For many years Russian-sponsored malware has spread across computers on the network. Mitigation started slow, with cybersecurity professionals working hard to defend their turf. Once an organization has been hacked, they tend to put more resources into securing against a future incident. It would’ve been better had the resources been there ahead of time, but at least going forward there’s greater assurance.

Have we reached a sort of herd immunity, where so many networks have been infected and now reinforced that Russian attacks are not effective?

Digital Antibodies

Consider the power grid attack. The cybersecurity firm ESET called the malware Industroyer2, a sequel to the original Industroyer malware which was used six years ago. As Ukrainian networks had already seen this used once before, it was possible to catch it a second time and neutralize it before it could act.

Anticipating attacks on communication systems, Starlink provided its service to Ukraine in order to provide a secondary form of communication. When it faced jamming, Starlink engineers were able to get around it.

Speak softly and carry a big stick

With eight years of similar attacks being carried out, the world had a fair amount of experience in Russia’s capabilities. This appears to have been a mistake, as they have showed their full hand. We know what to expect and how to defend against it.

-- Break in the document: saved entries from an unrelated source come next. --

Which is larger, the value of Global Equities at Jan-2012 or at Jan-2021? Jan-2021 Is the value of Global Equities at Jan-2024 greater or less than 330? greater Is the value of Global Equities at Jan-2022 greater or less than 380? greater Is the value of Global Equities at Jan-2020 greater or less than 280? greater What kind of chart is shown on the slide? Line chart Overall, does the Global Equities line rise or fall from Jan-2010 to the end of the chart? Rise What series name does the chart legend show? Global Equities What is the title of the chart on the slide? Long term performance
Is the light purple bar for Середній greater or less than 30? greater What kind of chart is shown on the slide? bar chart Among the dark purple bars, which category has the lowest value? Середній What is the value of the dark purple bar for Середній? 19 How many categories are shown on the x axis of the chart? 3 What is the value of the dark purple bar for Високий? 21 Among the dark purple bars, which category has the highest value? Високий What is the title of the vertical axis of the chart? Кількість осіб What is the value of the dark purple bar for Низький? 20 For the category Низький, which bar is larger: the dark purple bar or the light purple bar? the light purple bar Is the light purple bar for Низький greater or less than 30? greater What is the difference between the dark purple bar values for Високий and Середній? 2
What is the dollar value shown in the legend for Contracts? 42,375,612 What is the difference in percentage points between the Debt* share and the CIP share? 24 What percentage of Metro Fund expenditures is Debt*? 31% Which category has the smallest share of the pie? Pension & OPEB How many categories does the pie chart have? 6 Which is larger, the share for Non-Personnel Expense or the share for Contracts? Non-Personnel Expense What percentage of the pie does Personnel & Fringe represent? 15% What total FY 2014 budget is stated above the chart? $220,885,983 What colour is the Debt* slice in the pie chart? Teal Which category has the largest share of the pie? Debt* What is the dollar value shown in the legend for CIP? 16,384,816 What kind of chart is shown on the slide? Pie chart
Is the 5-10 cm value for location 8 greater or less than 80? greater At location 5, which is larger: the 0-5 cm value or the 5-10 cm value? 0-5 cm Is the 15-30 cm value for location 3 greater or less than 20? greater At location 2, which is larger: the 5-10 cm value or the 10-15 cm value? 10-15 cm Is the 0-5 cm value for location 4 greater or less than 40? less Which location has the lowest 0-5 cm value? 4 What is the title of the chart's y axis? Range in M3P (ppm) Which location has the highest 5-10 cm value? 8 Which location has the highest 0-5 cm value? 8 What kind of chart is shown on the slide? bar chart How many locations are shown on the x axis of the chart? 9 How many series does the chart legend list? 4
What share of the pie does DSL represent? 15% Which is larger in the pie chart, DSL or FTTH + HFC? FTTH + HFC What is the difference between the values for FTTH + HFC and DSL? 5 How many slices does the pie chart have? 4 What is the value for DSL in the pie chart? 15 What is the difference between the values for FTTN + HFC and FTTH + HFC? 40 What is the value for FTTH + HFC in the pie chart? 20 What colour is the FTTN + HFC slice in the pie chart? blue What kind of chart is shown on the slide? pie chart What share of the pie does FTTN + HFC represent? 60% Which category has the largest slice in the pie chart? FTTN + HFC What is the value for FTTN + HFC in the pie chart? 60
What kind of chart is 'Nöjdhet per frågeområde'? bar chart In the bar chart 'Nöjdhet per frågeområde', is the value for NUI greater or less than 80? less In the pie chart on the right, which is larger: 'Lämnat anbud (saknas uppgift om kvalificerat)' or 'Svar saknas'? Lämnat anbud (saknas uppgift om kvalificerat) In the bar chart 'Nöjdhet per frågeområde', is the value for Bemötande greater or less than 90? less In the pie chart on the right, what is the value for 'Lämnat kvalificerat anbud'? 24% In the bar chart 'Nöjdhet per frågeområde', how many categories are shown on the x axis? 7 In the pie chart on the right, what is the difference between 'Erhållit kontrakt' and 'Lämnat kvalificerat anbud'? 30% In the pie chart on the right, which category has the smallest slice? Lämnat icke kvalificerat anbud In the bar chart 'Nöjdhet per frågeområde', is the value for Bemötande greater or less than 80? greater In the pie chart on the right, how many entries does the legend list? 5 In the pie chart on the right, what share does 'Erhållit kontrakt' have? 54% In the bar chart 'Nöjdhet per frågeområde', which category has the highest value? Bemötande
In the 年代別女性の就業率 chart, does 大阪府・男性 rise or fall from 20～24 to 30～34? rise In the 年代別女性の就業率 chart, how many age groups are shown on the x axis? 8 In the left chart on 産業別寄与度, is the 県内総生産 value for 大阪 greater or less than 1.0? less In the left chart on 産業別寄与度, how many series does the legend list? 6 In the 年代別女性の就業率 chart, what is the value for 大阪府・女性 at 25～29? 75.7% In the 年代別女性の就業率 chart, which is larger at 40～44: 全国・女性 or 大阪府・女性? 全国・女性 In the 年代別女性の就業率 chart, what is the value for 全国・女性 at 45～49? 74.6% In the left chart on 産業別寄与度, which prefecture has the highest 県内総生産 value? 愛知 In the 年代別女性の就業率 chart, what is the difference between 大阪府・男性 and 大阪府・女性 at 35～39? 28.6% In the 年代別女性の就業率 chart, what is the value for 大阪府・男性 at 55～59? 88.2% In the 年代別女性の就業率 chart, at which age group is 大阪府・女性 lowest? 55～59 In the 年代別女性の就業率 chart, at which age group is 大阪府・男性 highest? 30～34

With large organizations including the FBI able to disrupt malware before it strikes, it ends up protecting downstream companies and civilians who may have less protection. Security flaws are being fixed faster than ever, improving the entire network.

But now Russia is beginning to see itself under threat, with DDoSecrets leaking massive amounts of Russian emails. These organizations, which have never been on the offensive, have capabilities that are unknown and thus harder to stop.

What’s next?

As the war continues, it’s getting harder to look at Russia’s military with worry. Not only have their cyber operations stalled, but their weapons industry has stalled too.

I wonder what would’ve happened if the last eight years didn’t happen. A sort of digital blitzkrieg would’ve caught Ukraine completely off-guard. Ransomware striking allies and logistics networks would’ve made it impossible to organize an effective counter. The world could’ve been in the dark due to a communications blackout until Russian invaders turned the lights on.

That didn’t happen. Because we knew what to expect, because we knew Russia would invade, we were in a sense inoculated. We used our previous experience towards a more effective counter. It’s an interesting type of emergent phenomenon.

Things aren’t great, and I don’t want to diminish real threats. But it could’ve been worse, much worse, and it wasn’t. By exposing some organizations to somewhat random Russian malware, we have effectively developed herd immunity against it.

Or at the very least we’re on our way to being immune.